Petaluman performs to empower others

Christina Ingenito has spent her entire life serving others, and when the licensed clinical social worker was recently diagnosed with breast cancer, she found a way to turn her trauma into a work of art.|

Petaluman Christina Ingenito has spent her entire life serving others, and when the licensed clinical social worker was recently diagnosed with breast cancer, she found a way to turn her trauma into a work of art that she hopes will inspire women who are undergoing similar struggles.

A routine mammogram last year revealed that Ingenito had Stage 1 breast cancer, but she was reassured that it was “the good kind of cancer.” Within three weeks, she underwent surgery for a lumpectomy and endured 33 rounds of radiation – an ordeal for which she said she was utterly unprepared and left her feeling vulnerable, raw and overwhelmed.

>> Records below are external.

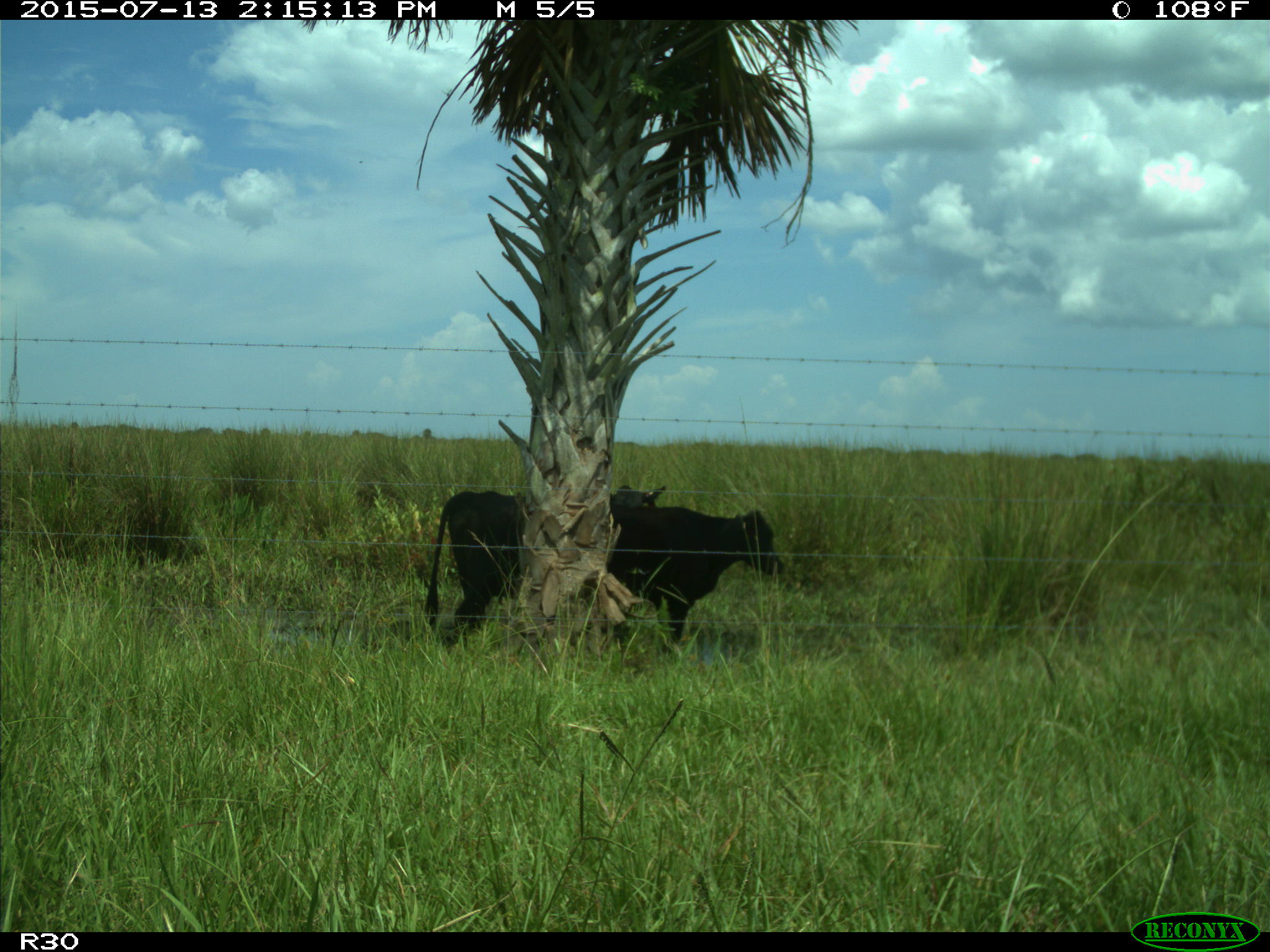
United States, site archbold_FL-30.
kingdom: Animalia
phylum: Chordata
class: Mammalia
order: Artiodactyla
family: Bovidae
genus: Bos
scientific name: Bos taurus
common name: domestic cow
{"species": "Bos taurus (domestic cow)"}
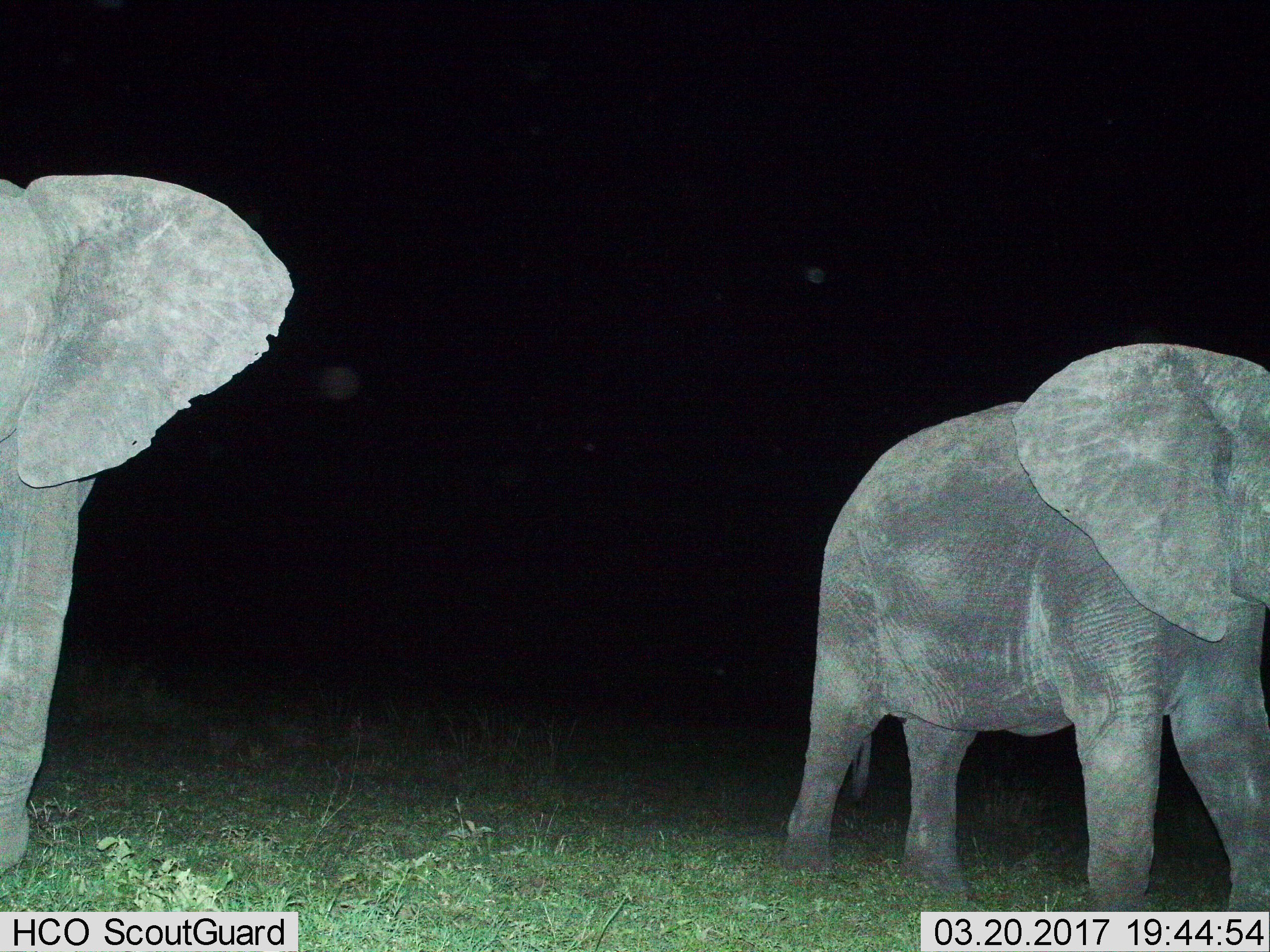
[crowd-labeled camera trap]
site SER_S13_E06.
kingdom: Animalia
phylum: Chordata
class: Mammalia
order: Proboscidea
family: Elephantidae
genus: Loxodonta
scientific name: Loxodonta africana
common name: african bush elephant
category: elephant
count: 2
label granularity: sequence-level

“I slipped down into the darkest place I have known,” said Ingenito, a clinician and writer who has penned and performed other solo shows locally.

Coupling her own experience with cancer and her background in social work, she wrote a one-woman show “We Interrupt this Life to Bring You…A Collision of Catastrophes or is it a Course Correction,” a performance that’s “about the three words none of us wanna hear.”

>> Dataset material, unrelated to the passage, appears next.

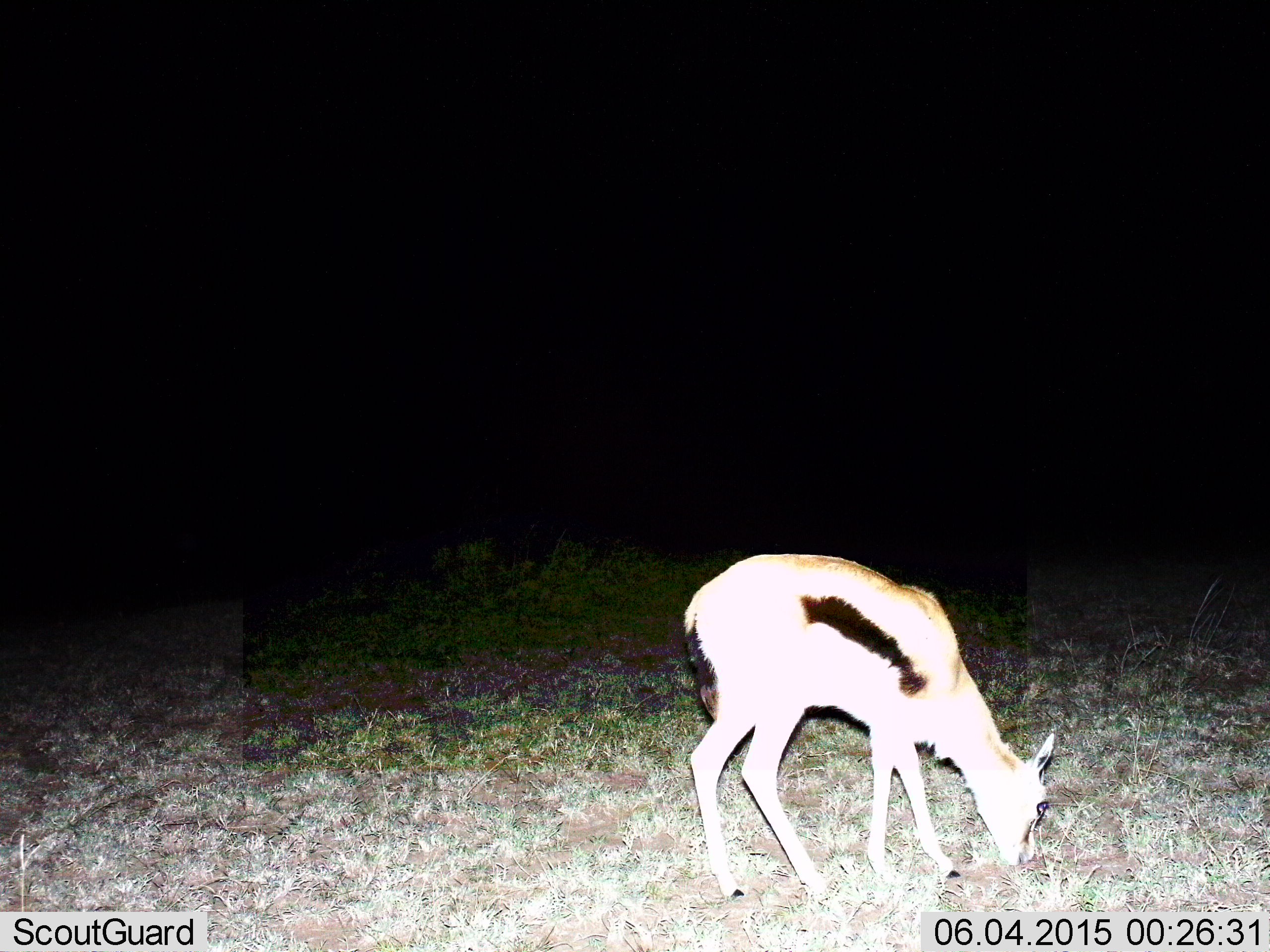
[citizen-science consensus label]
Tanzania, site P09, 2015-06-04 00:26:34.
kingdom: Animalia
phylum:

She’s staged the piece in other cities, but she’s bringing the original work to Petaluma for the first time with two outdoor performances at the Moj San Gift & Gallery at 5 p.m. Sept. 24 and Oct. 1. She’s also leading a writing workshop she’s developed for women with breast cancer in the city.

“I want to give voice to that darkness and show that I have come out the other side,” said Ingenito, who after 10 months is just beginning to tell her story.

She said she’s been “so humbled by the experience” and feels she has something to offer women who are going through similar trials.

Born and raised in New York, Ingenito received her undergraduate degree in women’s studies from SUNY Oneonta and moved to Petaluma in the mid-1980s. She went on to earn a master’s degree in social work from Fresno State University and began working with Hospice of Petaluma. Though she had a private practice for 15 years, she found herself returning to her work at Hospice, and she even spent seven years in Hawaii at Hospice of Hilo as a social worker from 2006 to 2013.

“Sort of like Petaluma, Hospice has been my life work - it’s home,” said the longtime therapist who returned to her favorite town three years ago, and once again went back to work with Hospice in a per diem capacity.

Given her years of work with Hospice and bereavement counseling, everyone Ingenito had ever known with a cancer diagnosis had died. The realization that people lived with cancer and that multiple resources were available to them was a huge revelation to her. However, she also learned that recovery and healing took much longer than she anticipated.

“It’s a process,” noted Ingenito who eschews words like battle, fight, and journey.

Instead, she realized that the creative process was integral to her ability to move through all of it. She cites the works of Mary Oliver, Rumi and David White as invaluable during her darkest hours.

Ingenito, who turns 60 this month and says she’s wrapped up active treatment for her cancer, points out that an important part of the healing process also includes awareness of boundaries. In her case, she is keenly aware that working in a bereavement capacity with those dying of cancer is something she will do when, in her words, she becomes fully contained.

That said, she is working again and notes that she feels closer to her clients as a result of her life-changing experience.

“I’m showing up differently - the distance between us is gone now,” she said as she shook her head of red curls, and laughingly pointed out that she has never defined herself by so many things before.